I've always known that I'm a bit of a perfectionist. In high school, a B was never enough. In college, being in the middle of the bell-shaped curve wouldn't do. While the do-everything-perfectly mentality has pushed me in my adult life to advance my career and start my own business, my Type-A personality hasn't always been a blessing. In fact, it's taught me much over the years, namely that not being perfect at everything is OK—even better at times.|
Earlier this year, I had one of the most difficult—and memorable—months of my life. I lost a grandparent, ran my first marathon, and found myself putting in 60+ hours a week during a challenging time at work. Within 30 days, despite the exhilaration at my marathon achievement, I was spent. Emotionally and physically drained, I kept working. Kept pushing. Kept running. I made the mistake of thinking that if I went harder and harder in all areas of my life, eventually I would push through to the other side, fixing my work-life balance issues, aching hips, and sagging energy levels. But that wasn't the case. The harder I pushed, the more my life pushed back, eventually crippling me for a full week of "why me?" crying and anger that I couldn't have what I wanted.
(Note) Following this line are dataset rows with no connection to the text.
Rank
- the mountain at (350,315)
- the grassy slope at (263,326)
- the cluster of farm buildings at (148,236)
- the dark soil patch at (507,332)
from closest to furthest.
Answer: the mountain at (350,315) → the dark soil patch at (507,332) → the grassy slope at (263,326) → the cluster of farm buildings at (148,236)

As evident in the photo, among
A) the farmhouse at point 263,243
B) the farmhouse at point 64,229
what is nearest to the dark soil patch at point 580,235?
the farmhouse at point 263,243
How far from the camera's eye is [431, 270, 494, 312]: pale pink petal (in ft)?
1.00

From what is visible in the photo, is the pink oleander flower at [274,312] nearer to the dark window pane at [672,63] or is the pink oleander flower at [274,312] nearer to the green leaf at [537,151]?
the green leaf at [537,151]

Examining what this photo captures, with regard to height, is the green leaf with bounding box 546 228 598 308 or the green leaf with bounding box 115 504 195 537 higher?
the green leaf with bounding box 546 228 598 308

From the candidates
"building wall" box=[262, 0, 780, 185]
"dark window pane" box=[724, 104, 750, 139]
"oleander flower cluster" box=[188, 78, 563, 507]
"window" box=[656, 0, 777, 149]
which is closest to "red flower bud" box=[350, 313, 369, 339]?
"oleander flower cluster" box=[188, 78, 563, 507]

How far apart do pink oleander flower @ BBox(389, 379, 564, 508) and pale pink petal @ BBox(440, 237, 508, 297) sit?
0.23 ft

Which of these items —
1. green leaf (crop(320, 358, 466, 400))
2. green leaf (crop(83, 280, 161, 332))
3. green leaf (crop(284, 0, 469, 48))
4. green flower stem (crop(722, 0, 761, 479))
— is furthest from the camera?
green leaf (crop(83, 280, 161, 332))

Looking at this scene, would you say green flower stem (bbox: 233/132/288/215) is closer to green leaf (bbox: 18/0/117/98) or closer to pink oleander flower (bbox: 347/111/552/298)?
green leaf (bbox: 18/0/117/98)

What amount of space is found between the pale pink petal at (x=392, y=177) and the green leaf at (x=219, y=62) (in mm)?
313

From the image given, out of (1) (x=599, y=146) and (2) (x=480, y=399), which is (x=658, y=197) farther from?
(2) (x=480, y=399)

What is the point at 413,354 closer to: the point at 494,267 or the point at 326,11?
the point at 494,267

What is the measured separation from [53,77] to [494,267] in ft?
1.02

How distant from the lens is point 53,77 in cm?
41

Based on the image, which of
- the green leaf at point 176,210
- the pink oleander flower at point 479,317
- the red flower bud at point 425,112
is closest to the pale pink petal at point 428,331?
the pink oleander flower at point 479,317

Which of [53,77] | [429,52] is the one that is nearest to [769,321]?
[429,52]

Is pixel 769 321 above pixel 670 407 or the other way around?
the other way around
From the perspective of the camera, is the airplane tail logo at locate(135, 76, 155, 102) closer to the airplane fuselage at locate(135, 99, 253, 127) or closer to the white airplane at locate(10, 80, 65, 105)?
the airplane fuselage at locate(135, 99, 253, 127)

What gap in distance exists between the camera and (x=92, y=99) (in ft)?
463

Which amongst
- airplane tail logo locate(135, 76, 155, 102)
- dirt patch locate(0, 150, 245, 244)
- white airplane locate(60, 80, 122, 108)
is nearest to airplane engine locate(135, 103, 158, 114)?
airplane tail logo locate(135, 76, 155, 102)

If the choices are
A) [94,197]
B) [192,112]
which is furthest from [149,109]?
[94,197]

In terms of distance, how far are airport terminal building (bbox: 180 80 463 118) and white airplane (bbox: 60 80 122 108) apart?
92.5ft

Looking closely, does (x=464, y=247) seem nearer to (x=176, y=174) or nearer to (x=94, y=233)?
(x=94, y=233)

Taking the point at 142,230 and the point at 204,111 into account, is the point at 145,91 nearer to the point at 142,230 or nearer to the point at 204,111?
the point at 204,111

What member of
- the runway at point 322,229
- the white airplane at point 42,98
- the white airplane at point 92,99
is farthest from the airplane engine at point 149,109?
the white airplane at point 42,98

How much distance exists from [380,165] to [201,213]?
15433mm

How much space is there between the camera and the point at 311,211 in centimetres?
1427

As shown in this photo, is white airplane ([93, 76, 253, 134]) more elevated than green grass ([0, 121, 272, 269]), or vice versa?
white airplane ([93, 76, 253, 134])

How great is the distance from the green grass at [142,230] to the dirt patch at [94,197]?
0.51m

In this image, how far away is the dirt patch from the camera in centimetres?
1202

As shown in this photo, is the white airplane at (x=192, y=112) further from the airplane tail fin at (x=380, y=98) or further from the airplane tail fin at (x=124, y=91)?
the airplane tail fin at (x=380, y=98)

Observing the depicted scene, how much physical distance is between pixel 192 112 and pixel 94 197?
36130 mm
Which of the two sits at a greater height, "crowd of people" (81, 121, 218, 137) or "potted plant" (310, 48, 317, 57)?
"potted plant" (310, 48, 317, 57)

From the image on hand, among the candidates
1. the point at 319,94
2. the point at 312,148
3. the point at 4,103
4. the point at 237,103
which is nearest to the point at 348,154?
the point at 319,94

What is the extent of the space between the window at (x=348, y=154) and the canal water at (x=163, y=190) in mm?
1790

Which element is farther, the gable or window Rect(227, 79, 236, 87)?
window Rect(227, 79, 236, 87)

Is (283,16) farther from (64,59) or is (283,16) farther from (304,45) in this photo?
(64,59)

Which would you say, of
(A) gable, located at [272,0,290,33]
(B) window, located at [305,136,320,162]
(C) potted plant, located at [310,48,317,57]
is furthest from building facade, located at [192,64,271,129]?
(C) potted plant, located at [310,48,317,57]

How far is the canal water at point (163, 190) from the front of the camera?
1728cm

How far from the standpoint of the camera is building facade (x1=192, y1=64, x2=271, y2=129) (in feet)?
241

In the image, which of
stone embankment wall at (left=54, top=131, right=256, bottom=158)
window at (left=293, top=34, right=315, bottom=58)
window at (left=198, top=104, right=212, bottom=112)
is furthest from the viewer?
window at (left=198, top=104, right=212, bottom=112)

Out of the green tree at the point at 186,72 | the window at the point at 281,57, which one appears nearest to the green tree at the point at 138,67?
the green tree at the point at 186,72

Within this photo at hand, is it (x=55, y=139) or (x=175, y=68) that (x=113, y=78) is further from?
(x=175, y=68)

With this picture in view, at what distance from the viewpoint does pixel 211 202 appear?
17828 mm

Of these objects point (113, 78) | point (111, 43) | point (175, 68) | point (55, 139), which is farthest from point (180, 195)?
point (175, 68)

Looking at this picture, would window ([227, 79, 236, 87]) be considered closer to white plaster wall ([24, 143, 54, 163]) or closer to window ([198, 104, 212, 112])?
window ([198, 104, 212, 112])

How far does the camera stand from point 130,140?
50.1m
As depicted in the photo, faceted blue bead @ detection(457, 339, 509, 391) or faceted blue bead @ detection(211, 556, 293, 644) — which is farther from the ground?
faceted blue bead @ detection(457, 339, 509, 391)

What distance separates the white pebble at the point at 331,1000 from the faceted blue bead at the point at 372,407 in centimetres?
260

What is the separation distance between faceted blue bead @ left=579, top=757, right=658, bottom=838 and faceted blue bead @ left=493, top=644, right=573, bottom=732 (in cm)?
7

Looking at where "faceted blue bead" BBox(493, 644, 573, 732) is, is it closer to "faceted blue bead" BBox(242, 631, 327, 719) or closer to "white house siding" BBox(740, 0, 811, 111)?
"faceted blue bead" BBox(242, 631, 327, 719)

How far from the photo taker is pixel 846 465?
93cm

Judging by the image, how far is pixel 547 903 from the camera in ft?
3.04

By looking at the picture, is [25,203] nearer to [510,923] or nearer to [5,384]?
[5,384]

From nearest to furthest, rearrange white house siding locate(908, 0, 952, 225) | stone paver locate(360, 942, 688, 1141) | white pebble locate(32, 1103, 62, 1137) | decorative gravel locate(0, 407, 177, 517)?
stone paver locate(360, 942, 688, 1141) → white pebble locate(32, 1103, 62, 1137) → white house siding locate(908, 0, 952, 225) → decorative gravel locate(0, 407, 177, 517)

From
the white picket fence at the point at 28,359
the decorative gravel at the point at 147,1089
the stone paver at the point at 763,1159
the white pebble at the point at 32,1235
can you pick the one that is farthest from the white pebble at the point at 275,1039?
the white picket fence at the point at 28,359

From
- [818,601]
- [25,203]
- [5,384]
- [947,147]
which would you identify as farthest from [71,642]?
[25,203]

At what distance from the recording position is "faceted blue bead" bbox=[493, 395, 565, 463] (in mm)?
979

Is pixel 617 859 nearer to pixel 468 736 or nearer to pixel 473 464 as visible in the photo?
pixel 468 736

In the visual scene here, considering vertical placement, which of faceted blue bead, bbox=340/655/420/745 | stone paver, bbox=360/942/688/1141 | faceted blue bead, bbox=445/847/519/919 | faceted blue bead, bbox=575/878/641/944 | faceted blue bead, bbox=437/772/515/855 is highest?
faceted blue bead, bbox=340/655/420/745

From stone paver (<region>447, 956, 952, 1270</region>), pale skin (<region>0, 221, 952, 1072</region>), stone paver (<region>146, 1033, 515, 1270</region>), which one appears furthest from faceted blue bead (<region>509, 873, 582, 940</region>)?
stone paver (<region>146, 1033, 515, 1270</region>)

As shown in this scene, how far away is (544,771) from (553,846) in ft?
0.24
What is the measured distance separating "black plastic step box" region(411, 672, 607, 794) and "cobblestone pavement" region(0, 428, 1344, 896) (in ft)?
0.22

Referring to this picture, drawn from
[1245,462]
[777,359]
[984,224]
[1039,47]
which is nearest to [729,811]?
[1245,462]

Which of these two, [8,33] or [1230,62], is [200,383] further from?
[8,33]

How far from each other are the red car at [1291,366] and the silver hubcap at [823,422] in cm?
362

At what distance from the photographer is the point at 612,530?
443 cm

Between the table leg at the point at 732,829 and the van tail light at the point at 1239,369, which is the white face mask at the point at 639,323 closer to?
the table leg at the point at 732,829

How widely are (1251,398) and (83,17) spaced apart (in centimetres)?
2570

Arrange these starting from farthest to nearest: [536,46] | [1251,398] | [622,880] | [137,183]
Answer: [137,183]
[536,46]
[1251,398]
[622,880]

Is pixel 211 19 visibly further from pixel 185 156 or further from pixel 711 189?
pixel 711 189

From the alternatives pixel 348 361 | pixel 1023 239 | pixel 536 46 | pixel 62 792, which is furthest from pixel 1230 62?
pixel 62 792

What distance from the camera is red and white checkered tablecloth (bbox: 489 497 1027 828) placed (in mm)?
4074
I was an adult, acting like a child and throwing a total tantrum, complete with outburst, and arms and legs flailing in disgust at my own self.
After a week of this, I had what you might call an epiphany, or as Oprah might say, an "ah-ha moment." I realized that my dedication and drive for perfection, which I thought had been a good trait, was holding me back. It was stopping me from being happy, and that it was keeping me from accepting some realities: that my hip was injured and I would have to take time off from running, that my grandfather really was gone, and that working more hours wasn't (ironically enough) getting the job done. In a flash of a moment, I realized that I was making a huge mistake: I was fighting against what was. And I was paying the price.
I immediately made a pact with myself to not fall into this trap again, but to learn from my mistakes. I learned the power of taking time off, listening and respecting my body, going with the flow, being easy on myself and finding happiness in the present. I, in a nutshell, learned to embrace imperfection and to find a valuable lesson in my mistake.